▶ **Task goal**:
Under this task are some entries; return every one of them exactly.

○ ○ ○ ○ ○ ○ ○

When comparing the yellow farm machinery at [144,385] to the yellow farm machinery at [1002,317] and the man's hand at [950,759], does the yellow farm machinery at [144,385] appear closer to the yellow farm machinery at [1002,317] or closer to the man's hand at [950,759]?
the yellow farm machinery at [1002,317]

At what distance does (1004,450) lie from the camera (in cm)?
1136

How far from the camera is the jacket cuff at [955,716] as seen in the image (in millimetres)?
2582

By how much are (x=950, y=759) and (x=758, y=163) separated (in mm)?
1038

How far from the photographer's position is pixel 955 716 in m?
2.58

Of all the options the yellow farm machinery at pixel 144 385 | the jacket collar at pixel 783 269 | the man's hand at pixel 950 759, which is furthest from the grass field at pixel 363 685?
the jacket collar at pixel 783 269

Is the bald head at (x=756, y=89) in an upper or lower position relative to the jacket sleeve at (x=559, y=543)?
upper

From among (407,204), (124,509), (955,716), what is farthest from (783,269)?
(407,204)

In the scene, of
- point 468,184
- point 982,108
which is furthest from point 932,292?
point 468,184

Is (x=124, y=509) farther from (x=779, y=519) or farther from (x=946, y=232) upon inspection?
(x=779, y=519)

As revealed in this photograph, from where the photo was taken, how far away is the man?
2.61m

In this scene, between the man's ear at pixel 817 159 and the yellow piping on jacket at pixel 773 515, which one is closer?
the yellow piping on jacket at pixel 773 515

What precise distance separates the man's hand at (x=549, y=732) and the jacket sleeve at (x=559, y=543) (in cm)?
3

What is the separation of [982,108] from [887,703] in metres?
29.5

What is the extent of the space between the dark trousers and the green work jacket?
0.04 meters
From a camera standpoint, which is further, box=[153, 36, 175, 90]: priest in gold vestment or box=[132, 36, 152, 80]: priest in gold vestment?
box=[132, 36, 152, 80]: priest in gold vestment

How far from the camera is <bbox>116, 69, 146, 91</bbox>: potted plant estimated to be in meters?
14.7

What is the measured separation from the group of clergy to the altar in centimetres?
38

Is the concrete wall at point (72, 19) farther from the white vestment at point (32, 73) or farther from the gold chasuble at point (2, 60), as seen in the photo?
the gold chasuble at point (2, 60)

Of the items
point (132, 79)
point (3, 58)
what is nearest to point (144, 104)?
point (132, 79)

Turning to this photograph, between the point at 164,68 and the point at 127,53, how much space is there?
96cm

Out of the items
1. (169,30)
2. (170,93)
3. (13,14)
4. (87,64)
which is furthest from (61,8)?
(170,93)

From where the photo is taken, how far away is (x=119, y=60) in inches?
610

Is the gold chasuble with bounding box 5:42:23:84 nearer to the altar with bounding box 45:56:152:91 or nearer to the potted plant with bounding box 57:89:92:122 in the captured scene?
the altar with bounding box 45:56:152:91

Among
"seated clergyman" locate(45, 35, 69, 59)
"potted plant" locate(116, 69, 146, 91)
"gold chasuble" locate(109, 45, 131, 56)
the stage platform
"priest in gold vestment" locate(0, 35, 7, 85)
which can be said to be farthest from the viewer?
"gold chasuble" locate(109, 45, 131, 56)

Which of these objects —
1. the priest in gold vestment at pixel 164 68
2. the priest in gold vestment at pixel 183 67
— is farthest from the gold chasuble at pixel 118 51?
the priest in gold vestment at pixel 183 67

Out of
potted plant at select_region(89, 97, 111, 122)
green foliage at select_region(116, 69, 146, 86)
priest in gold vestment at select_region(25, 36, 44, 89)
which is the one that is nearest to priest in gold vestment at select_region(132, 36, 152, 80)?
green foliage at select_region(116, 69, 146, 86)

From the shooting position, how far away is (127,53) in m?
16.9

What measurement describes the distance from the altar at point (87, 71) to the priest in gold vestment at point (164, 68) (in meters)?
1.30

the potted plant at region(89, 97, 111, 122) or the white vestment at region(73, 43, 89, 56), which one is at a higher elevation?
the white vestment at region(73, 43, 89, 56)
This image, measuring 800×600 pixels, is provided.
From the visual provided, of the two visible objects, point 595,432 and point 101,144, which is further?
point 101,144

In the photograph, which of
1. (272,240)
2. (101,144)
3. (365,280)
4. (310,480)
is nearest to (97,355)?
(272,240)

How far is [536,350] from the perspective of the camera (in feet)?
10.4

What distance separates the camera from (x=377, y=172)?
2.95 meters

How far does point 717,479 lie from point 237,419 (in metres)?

○ ○ ○ ○ ○ ○ ○

▶ **Task output**:
When comparing the yellow farm machinery at [144,385] to the yellow farm machinery at [1002,317] and the man's hand at [950,759], does the yellow farm machinery at [144,385] appear closer to the yellow farm machinery at [1002,317] or closer to the man's hand at [950,759]?
the yellow farm machinery at [1002,317]

At what distance does (1004,450) lie from the camera (in cm)?
1136

How far from the camera is the jacket cuff at [955,716] as seen in the image (in millimetres)?
2582

By how much are (x=950, y=759) and (x=758, y=163) separated (in mm)?
1038

How far from the photographer's position is pixel 955 716 in m?
2.58

Of all the options the yellow farm machinery at pixel 144 385 | the jacket collar at pixel 783 269 | the man's hand at pixel 950 759, which is furthest from the grass field at pixel 363 685?
the jacket collar at pixel 783 269

Is the bald head at (x=756, y=89) in an upper or lower position relative to the jacket sleeve at (x=559, y=543)?
upper

From among (407,204), (124,509), (955,716), what is farthest from (783,269)?
(407,204)

In the scene, of
- point 468,184
- point 982,108
which is furthest from point 932,292?
point 468,184

Is (x=124, y=509) farther from (x=779, y=519) or farther from (x=946, y=232) upon inspection?
(x=779, y=519)

As revealed in this photograph, from where the photo was taken, how far away is the man?
2.61m

In this scene, between the man's ear at pixel 817 159 and the yellow piping on jacket at pixel 773 515, which one is closer?
the yellow piping on jacket at pixel 773 515

What precise distance separates the man's hand at (x=549, y=732) and the jacket sleeve at (x=559, y=543) (in cm)?
3

What is the separation of [982,108] from [887,703] in metres?
29.5

What is the extent of the space between the dark trousers and the green work jacket?
0.04 meters
From a camera standpoint, which is further, box=[153, 36, 175, 90]: priest in gold vestment or box=[132, 36, 152, 80]: priest in gold vestment?
box=[132, 36, 152, 80]: priest in gold vestment

How far from the camera is <bbox>116, 69, 146, 91</bbox>: potted plant estimated to be in meters?
14.7

What is the measured separation from the group of clergy to the altar in centimetres?
38

Is the concrete wall at point (72, 19) farther from the white vestment at point (32, 73) or farther from the gold chasuble at point (2, 60), as seen in the photo?
the gold chasuble at point (2, 60)

Of the items
point (132, 79)
point (3, 58)
what is nearest to point (144, 104)?
point (132, 79)

Turning to this photograph, between the point at 164,68 and the point at 127,53, how much space is there?
96cm

Out of the items
1. (169,30)
2. (170,93)
3. (13,14)
4. (87,64)
which is furthest from (61,8)?
(170,93)

From where the photo is taken, how far away is (x=119, y=60) in inches?
610

Is the gold chasuble with bounding box 5:42:23:84 nearer to the altar with bounding box 45:56:152:91 or nearer to the potted plant with bounding box 57:89:92:122 in the captured scene?
the altar with bounding box 45:56:152:91

Among
"seated clergyman" locate(45, 35, 69, 59)
"potted plant" locate(116, 69, 146, 91)
"gold chasuble" locate(109, 45, 131, 56)
the stage platform
"priest in gold vestment" locate(0, 35, 7, 85)
which can be said to be farthest from the viewer?
"gold chasuble" locate(109, 45, 131, 56)

Which of these objects —
1. the priest in gold vestment at pixel 164 68
2. the priest in gold vestment at pixel 183 67
— is farthest from the gold chasuble at pixel 118 51?
the priest in gold vestment at pixel 183 67

Out of
potted plant at select_region(89, 97, 111, 122)
green foliage at select_region(116, 69, 146, 86)
priest in gold vestment at select_region(25, 36, 44, 89)
which is the one that is nearest to priest in gold vestment at select_region(132, 36, 152, 80)?
green foliage at select_region(116, 69, 146, 86)

From the shooting position, how far away is (127,53) in m?
16.9

What measurement describes the distance from the altar at point (87, 71) to the priest in gold vestment at point (164, 68) (in meters)?
1.30

the potted plant at region(89, 97, 111, 122) or the white vestment at region(73, 43, 89, 56), which one is at a higher elevation?
the white vestment at region(73, 43, 89, 56)
This image, measuring 800×600 pixels, is provided.
From the visual provided, of the two visible objects, point 595,432 and point 101,144, which is further?
point 101,144

In the photograph, which of
1. (272,240)
2. (101,144)
3. (365,280)
4. (310,480)
is nearest to (97,355)?
(272,240)

How far is [536,350] from the perspective of the camera (in feet)?
10.4

What distance separates the camera from (x=377, y=172)?
2.95 meters

How far does point 717,479 lie from point 237,419 (in metres)?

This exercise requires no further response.